Explorer, soldier, statesman, writer, key to the English Renaissance—Sir Walter Ralegh fashioned his life as a work of art.
Exposing the tensions and contradictions of Renaissance England, Stephen Greenblatt presents Sir Walter Ralegh as a symbol of his age. The interplay between life and art animated both his actions and his writing, and his dramatic life was his masterpiece. From the grim Tower of London to the swamps of Guiana, from the aging Queen Elizabeth’s court back to the Tower, Ralegh’s turbulent career reached its climax with his 1592 disgrace, which culminated in his 1603 conviction for treason and, ultimately, his execution. Blending historical, literary, and psychological insight, Greenblatt brings vivid detail and acute understanding to his twining of Ralegh’s life and work.

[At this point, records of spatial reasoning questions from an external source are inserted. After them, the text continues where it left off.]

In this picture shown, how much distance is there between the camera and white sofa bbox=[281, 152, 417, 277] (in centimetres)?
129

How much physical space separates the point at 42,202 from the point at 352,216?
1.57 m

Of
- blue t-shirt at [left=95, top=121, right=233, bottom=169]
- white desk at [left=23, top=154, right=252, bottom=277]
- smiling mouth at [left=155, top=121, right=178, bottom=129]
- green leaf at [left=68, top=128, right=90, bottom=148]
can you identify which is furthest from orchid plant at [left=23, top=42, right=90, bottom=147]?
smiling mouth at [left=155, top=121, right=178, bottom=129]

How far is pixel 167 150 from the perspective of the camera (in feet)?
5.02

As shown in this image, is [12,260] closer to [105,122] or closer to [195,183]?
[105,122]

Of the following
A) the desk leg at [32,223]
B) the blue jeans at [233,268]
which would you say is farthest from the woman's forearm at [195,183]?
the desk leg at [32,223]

In Sir Walter Ralegh, written early in his scholarly career, Greenblatt sows the seeds of his most influential critical ideas—“self-fashioning” in the Renaissance and “the new historicism” as avenue of literary insight. In a revealing new introduction, he offers a glimpse of the personal intellectual journey that would lead him to such masterworks as Marvellous Possessions, Hamlet in Purgatory, Will in the World, The Swerve, and, most recently, Dark Renaissance—in which the character of Sir Walter Ralegh stages a memorable reappearance in the life of Christopher Marlowe.